Voice/Vision Holocaust Survivor Oral History Archive

Nathan Nothman - November 30, 1982

Brutality in Płaszów

So I said, they went in to his--he got a house--on the cemetery he had a house. From the cemetery monuments he gotta walk, he make himself walk to his house. So when we walk on that--to his house that, I mean, you can see a Jewish name. This, this person died this day and, you know, this upside down and cover everything. We saw monuments--there was a rope monument to his house. And we work and uh, for the Wehrmacht. They worked for the Wehrmacht--shovels and picks, you know, we work. And I do remember once I have a friend of mine--a commander came home once--everybody were talking about it--and they cheri...they couldn't eat the soup. Something what--maybe the German give 'em--not the German, but the Wehrmacht--gave 'em better soup or something, I don't know.
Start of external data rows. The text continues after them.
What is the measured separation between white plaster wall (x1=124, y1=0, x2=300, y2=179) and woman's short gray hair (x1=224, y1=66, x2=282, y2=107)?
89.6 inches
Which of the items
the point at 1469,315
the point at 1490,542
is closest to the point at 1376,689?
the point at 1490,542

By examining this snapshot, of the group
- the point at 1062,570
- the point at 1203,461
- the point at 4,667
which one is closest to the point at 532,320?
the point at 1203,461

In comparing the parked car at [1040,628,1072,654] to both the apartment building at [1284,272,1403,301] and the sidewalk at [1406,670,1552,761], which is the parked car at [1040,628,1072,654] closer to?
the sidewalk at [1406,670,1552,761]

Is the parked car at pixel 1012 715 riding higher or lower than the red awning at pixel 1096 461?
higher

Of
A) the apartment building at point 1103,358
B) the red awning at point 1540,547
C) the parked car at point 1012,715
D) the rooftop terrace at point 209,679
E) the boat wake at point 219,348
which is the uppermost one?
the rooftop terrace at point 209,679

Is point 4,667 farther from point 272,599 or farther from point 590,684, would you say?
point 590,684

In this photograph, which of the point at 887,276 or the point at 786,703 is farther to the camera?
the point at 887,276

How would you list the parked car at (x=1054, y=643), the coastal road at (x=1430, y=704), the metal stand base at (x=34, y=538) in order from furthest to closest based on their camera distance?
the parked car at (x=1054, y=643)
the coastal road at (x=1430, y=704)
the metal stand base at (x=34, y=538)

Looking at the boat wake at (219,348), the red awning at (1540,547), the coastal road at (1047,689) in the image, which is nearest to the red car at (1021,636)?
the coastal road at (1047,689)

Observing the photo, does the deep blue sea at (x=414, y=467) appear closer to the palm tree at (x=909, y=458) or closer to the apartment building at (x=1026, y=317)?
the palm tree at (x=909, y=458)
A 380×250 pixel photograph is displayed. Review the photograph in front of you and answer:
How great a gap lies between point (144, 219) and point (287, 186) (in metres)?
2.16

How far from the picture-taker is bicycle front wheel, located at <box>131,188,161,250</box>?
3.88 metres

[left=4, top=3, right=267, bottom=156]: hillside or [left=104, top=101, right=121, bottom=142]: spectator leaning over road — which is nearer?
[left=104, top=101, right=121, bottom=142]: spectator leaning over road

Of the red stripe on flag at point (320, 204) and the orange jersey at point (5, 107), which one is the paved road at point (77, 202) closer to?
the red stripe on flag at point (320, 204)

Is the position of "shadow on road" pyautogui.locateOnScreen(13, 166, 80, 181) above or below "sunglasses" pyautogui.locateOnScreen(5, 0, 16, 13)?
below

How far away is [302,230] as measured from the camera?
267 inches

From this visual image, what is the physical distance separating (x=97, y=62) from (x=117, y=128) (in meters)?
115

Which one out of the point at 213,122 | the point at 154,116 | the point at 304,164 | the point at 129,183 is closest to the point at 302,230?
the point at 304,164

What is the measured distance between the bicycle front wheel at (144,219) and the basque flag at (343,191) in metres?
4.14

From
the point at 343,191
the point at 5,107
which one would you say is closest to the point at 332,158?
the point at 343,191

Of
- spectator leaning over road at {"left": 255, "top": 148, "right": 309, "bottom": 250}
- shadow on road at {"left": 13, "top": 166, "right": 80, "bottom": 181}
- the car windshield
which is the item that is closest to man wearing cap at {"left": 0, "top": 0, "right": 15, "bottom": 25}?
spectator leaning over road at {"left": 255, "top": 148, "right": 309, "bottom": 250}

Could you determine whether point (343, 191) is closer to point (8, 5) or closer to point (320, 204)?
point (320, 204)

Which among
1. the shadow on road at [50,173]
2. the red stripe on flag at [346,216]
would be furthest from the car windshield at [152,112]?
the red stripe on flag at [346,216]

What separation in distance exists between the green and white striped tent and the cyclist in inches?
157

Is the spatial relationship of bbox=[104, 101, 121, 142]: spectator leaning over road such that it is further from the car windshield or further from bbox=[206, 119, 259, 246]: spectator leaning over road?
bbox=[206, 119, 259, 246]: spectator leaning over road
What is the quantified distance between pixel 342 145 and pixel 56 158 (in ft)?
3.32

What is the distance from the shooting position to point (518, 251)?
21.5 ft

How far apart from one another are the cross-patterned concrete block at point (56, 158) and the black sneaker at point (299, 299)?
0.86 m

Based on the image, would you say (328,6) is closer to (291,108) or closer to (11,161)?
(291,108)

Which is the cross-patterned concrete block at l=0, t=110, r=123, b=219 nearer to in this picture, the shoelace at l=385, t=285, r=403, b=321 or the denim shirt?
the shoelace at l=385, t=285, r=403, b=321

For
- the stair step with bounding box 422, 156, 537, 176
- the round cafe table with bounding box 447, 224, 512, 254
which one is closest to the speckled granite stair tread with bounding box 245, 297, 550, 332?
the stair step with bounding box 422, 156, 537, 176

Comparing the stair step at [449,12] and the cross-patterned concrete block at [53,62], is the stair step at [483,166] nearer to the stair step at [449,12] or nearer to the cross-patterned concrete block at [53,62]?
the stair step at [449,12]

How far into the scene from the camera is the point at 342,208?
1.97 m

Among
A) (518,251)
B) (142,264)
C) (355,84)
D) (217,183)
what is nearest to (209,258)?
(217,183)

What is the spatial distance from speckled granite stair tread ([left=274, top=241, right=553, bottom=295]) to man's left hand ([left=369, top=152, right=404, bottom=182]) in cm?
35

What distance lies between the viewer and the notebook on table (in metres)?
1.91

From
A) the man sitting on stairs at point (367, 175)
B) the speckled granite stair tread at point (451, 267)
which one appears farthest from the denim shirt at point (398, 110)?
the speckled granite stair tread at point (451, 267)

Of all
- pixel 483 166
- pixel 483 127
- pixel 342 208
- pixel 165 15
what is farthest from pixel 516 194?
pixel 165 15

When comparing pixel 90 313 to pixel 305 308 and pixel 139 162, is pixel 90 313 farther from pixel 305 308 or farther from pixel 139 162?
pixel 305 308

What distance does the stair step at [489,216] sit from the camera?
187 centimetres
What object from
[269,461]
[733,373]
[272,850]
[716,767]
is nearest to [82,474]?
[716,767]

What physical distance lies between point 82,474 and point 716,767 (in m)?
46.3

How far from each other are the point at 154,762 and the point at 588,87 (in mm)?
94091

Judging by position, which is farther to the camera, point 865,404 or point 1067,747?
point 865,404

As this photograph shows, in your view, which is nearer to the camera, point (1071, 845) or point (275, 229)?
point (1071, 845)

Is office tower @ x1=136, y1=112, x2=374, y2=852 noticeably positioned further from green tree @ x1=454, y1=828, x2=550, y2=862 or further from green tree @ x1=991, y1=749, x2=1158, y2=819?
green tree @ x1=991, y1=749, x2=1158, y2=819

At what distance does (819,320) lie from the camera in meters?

So they want to bring this soup home. And the cat was by the door--by entrance to the, to the concentration camp. What's this, what's this, what, what uh, what hospital--what is inside. So they sit with the soup. So the soup is no good. He call it the guard, the Ukraine, he call out the SS and he said, "Abscheißen." Sixty, seventy people, he shoot 'em, all of them. But and I have uh, two or three friends--I can't remember the name, it was a long time ago. So when they walked in that soldier--Russian soldier with machine gun and just behind it, they, they exploded. They jump. They think everybody, everybody got shot, but they did not ??? themselves. Somebody with bullets in the back, somebody got bullets on the side. So we supposed to commander there. I wasn't there but, you know, news travel fast. So they took them under the step and died. "So at least," we said, "at least they die as a human being, as not, as, as, as animal." It's a like a slaughterhouse.